## [CONSIGNE A]
Reproduisez le texte source de « L’Éternel savait ce » à « Rois 3, 9]. ».
## [CONSIGNE B]
Quelles références bibliques le texte source cite-t-il ? Donnez-les toutes, dans leur ordre d'apparition.

## [TEXTE SOURCE]
◇ ◇ ◇ ◇ ◇
Les issues de la vie

G. André
« Garde ton cœur plus que tout ce que l’on garde, car de lui sont les issues de la vie »
Prov. 4, 23

Jeune homme, héritier du trône d’Israël, Salomon se trouvait dans une situation bien particulière. Son père, malgré ses défaillances, avait suivi l’Éternel de tout son cœur, « en vérité, en justice et en droiture » [1 Rois 3, 6]. David restait comme un modèle pour tous ceux qui viendraient après lui : leurs voies sont mises en regard des siennes tout au long des livre des Rois et des Chroniques.

Et maintenant, il n’était plus ; qu’allait faire le jeune Salomon ? Il « aimait l’Éternel », nous est-il dit, « seulement il offrait des sacrifices et faisait fumer l’encens sur les hauts lieux » (1 Rois 3, 3). Son cœur était, dirions-nous, dans la bonne direction, mais combien il avait à apprendre !

La royauté mise à part, n’y a-t-il pas une analogie frappante entre Salomon et les jeunes croyants de nos jours ? La plupart d’entre nous ont eu — dans la famille ou spirituellement — des pères qui ont marché dans le chemin du Seigneur, des conducteurs qui nous ont « annoncé la Parole de Dieu » [Héb. 13, 7]. La plupart ont été maintenant recueillis dans le repos. Que va faire la génération qui les suit ? Marchera-t-elle dans les traces laissées, consciente de sa responsabilité accrue de tout ce qu’elle a reçu par le ministère et l’exemple de ceux qui ne sont plus ?

Qu’il y ait de l’amour pour le Seigneur, c’est certain. Mais Dieu ajouterait-Il un « seulement » ?

L’Éternel savait ce qu’il en était de Son jeune serviteur et, dans le silence de la nuit, à Gabaon, Il se présente à lui et lui présente Sa grâce : « Demande ce que tu veux que je te donne » [1 Rois 3, 5]. Conscient de la tâche immense qui est devant lui, des conséquences que son exemple et sa marche auront pour le peuple de Dieu, Salomon, simplement, humblement, demande à son Dieu « un cœur qui écoute » [1 Rois 3, 9].
◇ ◇ ◇ ◇ ◇
Données enregistrées
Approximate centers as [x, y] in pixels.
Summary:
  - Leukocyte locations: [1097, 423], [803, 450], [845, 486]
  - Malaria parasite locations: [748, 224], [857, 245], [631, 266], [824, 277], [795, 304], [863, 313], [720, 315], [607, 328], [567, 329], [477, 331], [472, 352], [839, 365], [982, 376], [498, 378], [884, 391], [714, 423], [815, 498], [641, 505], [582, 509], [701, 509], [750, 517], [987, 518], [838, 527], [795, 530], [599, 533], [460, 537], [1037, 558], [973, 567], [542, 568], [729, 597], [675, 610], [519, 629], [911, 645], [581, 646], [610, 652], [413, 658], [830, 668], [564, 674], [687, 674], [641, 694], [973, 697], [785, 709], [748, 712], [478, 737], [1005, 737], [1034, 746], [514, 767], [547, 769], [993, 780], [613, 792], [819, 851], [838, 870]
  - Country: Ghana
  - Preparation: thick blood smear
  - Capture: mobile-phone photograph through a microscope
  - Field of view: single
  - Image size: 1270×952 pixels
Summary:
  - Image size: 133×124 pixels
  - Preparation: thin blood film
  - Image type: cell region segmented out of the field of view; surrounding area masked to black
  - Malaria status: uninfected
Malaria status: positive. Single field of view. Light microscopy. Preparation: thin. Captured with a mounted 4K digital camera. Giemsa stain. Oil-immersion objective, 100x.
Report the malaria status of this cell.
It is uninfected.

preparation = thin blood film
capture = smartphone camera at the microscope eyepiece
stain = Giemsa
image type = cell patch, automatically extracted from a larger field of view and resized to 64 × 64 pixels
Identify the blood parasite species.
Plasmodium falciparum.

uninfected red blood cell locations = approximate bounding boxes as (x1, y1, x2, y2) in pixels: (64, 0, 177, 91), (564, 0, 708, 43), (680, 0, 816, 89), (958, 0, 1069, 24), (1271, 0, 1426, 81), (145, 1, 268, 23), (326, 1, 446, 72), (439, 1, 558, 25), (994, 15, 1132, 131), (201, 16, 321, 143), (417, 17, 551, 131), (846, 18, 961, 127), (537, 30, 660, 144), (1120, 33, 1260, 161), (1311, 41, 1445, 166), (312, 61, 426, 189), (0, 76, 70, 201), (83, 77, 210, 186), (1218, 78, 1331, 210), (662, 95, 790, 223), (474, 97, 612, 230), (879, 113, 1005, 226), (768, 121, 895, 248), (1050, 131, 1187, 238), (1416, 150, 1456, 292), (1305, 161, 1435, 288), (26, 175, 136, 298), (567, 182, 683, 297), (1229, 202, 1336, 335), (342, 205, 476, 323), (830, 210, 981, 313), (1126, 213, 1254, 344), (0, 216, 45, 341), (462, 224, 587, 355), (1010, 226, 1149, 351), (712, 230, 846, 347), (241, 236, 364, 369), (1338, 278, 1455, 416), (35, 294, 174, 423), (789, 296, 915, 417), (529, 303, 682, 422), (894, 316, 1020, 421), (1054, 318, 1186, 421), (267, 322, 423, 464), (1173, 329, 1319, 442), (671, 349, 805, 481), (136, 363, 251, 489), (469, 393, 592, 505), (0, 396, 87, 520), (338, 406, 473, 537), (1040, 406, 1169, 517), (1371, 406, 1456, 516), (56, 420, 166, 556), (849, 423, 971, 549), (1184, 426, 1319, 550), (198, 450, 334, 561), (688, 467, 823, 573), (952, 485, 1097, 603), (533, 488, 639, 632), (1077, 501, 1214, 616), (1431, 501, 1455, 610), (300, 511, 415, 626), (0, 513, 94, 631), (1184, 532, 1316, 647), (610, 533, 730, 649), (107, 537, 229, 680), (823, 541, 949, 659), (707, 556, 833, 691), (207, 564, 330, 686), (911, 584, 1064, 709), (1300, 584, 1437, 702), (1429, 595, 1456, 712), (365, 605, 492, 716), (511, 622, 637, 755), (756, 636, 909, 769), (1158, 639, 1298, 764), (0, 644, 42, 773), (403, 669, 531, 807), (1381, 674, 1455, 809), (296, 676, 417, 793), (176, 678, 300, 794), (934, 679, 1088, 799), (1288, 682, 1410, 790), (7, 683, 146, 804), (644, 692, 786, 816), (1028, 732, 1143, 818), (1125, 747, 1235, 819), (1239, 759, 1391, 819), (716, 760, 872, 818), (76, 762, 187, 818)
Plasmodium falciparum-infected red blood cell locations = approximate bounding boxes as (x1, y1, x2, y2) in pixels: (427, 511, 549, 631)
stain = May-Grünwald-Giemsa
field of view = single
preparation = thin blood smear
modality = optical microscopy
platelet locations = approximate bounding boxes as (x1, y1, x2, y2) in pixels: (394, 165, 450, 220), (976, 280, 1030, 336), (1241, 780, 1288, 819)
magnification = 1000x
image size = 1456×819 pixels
◇ ◇ ◇ ◇ ◇
## [RÉPONSE COMPLÈTE A]
L’Éternel savait ce qu’il en était de Son jeune serviteur et, dans le silence de la nuit, à Gabaon, Il se présente à lui et lui présente Sa grâce : « Demande ce que tu veux que je te donne » [1 Rois 3, 5]. Conscient de la tâche immense qui est devant lui, des conséquences que son exemple et sa marche auront pour le peuple de Dieu, Salomon, simplement, humblement, demande à son Dieu « un cœur qui écoute » [1 Rois 3, 9].

## [RÉPONSE COMPLÈTE B]
- Prov. 4, 23
- 1 Rois 3, 6
- 1 Rois 3, 3
- Héb. 13, 7
- 1 Rois 3, 5
- 1 Rois 3, 9